• What this exercise asks:
A. In the post about Josh Frydenberg's Burma article, transcribe the passage from "First, he mentions" to "the future tense.".
B. Using the post about Josh Frydenberg's Burma article, explain why the writer objects to his passing mention of Burma's "stability." Answer in one to three sentences.

• Extract provided:
--- START ---

An opportunity for Josh



In his latest missive to his would-be constituents, Josh Frydenberg gets all topical and talks about Burma.
HAVING been detained by the Burmese military regime for more than 11 of the past 18 years, Nobel peace prize winner Aung San Suu Kyi is a modern hero. While history has recorded the triumphs of resistance leaders such as Nelson Mandela and Xanana Gusmao, Suu Kyi's day has yet to come. Her achievements will depend, in part, on how Burma's neighbours respond to the present crisis.

Just because Aung San Suu Kyi has not assumed the office to which she was legitimately elected in 1990 doesn't make her a failure, Josh. She already has an awesome record of achievement and it's patronising to imply otherwise.

He offers the usual crap about "co-ordinated regional response" and "international community", and some Google work on Burma's gas resources worthy of a Year 8 Geography assignment. However, there are two main problems with this piece and both reveal quite a lot about Josh, the quality of advice he rendered to Downer and Howard, and our prospects of having him help govern us going forward.

First, he mentions Burma's "stability" in passing - but clearly a country cannot be stable under such repression as this country has suffered for so long. The generals yearn for stability but the tighter their grip, the more security eludes them. A slaughteryard might be quiet, but it isn't happy or prosperous. There is room for a heartfelt (or even ironic) exploration of this, and with that a re-examination of the principles underpinning Australian foreign policy in the twentyfirst century. Then, perhaps, you might stop talking about the achievements of Aung San Suu Kyi in the future tense.

Second, there is the proposal for a parasitic, glory-hogging relationship with ASEAN:
It is ASEAN's new robust position that offers an opportunity for Australia.

--- END ---

• Supplied material:

--- START ---

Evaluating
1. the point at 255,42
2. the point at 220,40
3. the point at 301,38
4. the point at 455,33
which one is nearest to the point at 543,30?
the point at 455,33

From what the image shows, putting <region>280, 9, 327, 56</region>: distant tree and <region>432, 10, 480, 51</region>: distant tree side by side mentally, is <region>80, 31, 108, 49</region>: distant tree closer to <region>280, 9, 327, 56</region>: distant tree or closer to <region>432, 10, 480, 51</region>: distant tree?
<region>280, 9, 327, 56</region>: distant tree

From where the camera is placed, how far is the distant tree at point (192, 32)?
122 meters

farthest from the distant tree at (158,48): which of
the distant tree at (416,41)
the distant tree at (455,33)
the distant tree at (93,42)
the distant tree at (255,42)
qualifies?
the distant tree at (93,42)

--- END ---
--- START ---

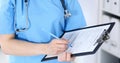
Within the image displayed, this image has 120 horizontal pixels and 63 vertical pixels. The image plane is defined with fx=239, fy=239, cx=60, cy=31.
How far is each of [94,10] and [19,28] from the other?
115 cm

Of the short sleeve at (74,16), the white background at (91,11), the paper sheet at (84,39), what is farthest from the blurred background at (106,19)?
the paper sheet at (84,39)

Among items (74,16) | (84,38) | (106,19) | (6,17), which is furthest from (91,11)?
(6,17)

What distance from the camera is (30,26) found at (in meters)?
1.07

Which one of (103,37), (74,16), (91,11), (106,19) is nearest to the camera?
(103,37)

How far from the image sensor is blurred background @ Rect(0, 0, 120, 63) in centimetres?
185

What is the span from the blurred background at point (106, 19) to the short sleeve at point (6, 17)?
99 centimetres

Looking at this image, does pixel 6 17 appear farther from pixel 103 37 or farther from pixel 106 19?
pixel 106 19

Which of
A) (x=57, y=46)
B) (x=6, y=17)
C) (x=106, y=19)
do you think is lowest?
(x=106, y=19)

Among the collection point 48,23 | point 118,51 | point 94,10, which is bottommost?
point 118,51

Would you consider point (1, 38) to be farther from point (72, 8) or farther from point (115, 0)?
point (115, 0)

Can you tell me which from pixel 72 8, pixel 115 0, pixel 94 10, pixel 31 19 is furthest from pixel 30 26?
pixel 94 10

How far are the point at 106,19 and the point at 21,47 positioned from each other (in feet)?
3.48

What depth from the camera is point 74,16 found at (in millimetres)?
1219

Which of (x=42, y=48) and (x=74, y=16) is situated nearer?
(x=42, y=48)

--- END ---
--- START ---

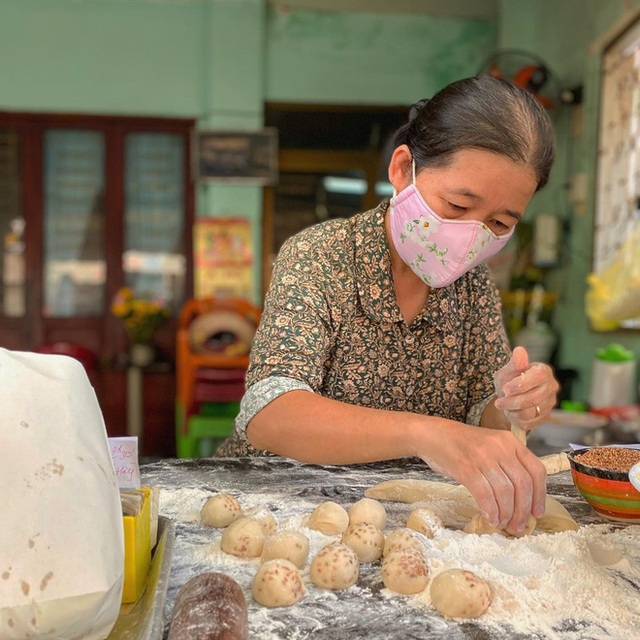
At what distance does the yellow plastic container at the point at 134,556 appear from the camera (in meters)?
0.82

--- END ---

• Results for the exercise:
A.
First, he mentions Burma's "stability" in passing - but clearly a country cannot be stable under such repression as this country has suffered for so long. The generals yearn for stability but the tighter their grip, the more security eludes them. A slaughteryard might be quiet, but it isn't happy or prosperous. There is room for a heartfelt (or even ironic) exploration of this, and with that a re-examination of the principles underpinning Australian foreign policy in the twentyfirst century. Then, perhaps, you might stop talking about the achievements of Aung San Suu Kyi in the future tense.

B. The writer holds that a country cannot be stable under repression as severe and long-lasting as Burma's, since the tighter the generals' grip, the more security eludes them. A slaughteryard might be quiet, but it isn't happy or prosperous.